Objective: The purpose of this study was to describe the frequency and pattern of medicolegal deaths during childhood period.
Methods: The study was a retrospective analysis of all autopsies performed in children less than 15 years of age by the Police Pathologist attached to the Police Medical Unit in Benin City between January 1998 and December 2002. We analysed the deaths by age, sex, and circumstance of death.

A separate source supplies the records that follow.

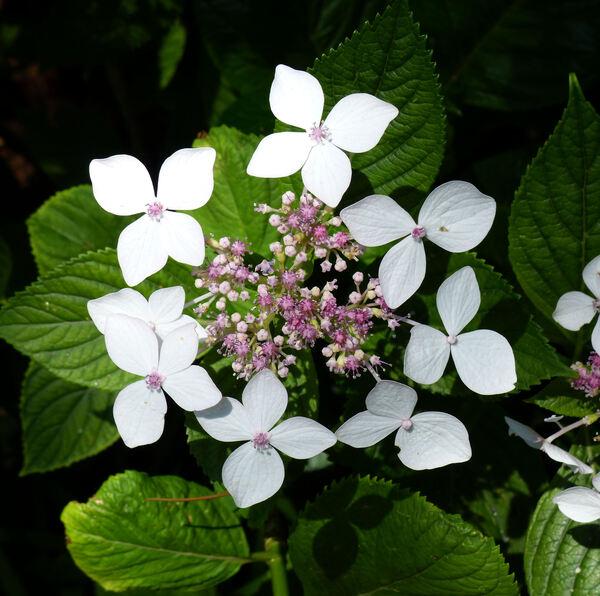 Hydrangea macrophylla (Thunb.) Ser. 'Lanarth White'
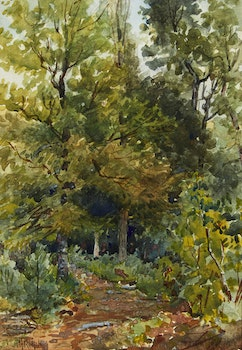 Artwork by Joseph Thomas Rolph, Forest Trail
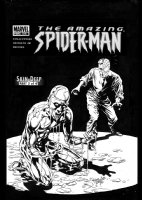 DEODATO, MIKE - Amazing Spider-Man #516 cover, Skin Deep, part 2 Comic Art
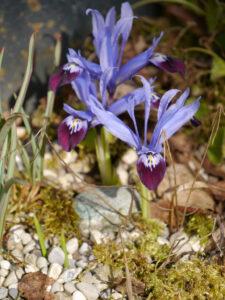 Iris histrioides 'Halkis', Wurzerlsgarten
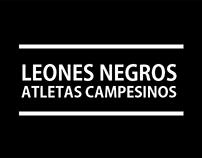 Leones Negros Y Atletas Campesinos / Queretaro, Mexico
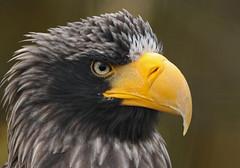 steller´s sea eagle blijdorp BB2A0857 (j.a.kok) Tags: arend zeearend eagle seaeagle stellerzeearend steller´sseaeagle blijdorp vogel bird birdofprey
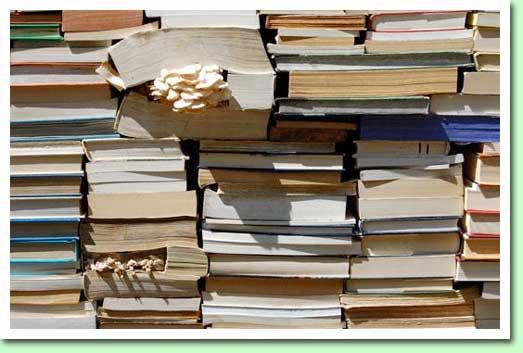 book-garden-2.jpg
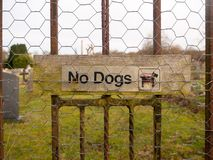 Old weathered no dogs sign on metal fence. Essex; england; uk Stock Photo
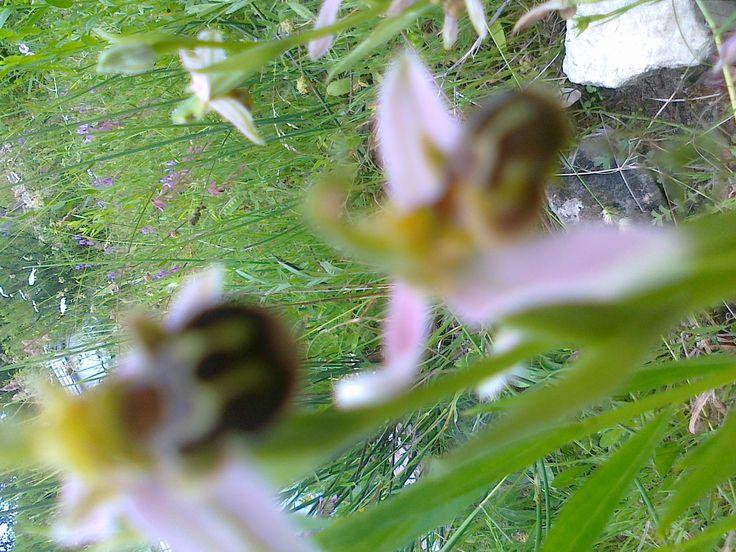 karadeniz orkidesi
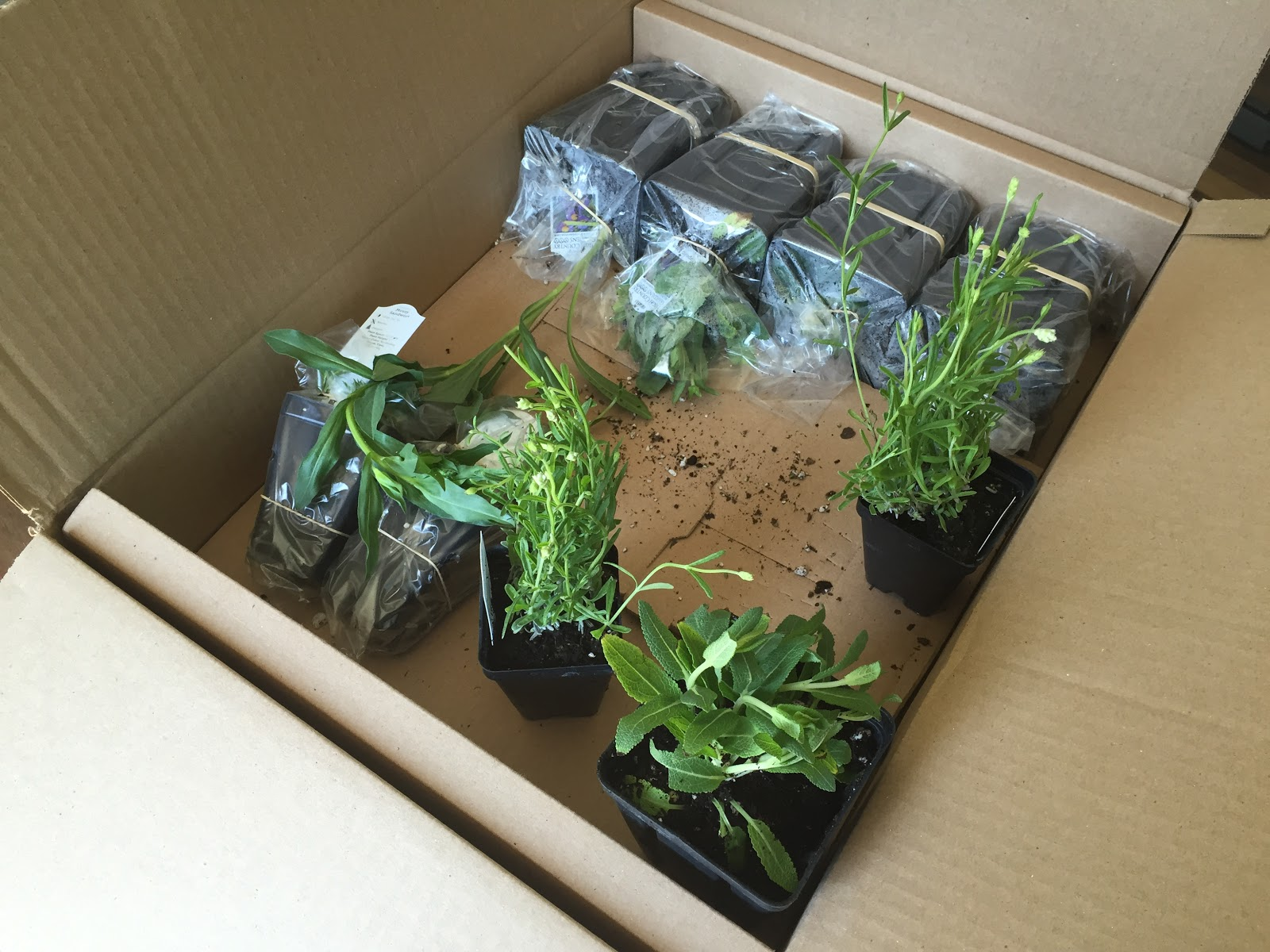 Plants Came In The Mail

Results: Ninety-four medicolegal deaths occurred in children under 15 years of age during the period under review. Eighty (85.1%) were sudden unnatural deaths (SUDs) while 14(14.9%) were sudden unexpected natural deaths (SUNDs). Causes of SUDs were accidents 72 (90%), homicides seven (8.8%) and suicide one (1.2%). The major causes of SUNDs were infections seven (50%) and haemodynamic disorders three (21.5%).
Conclusion: Preventable accidental deaths make up most of the medicolegal childhood deaths in our environment. These deaths can be reduced if adequate measures backed up by favourable government policies are put in place.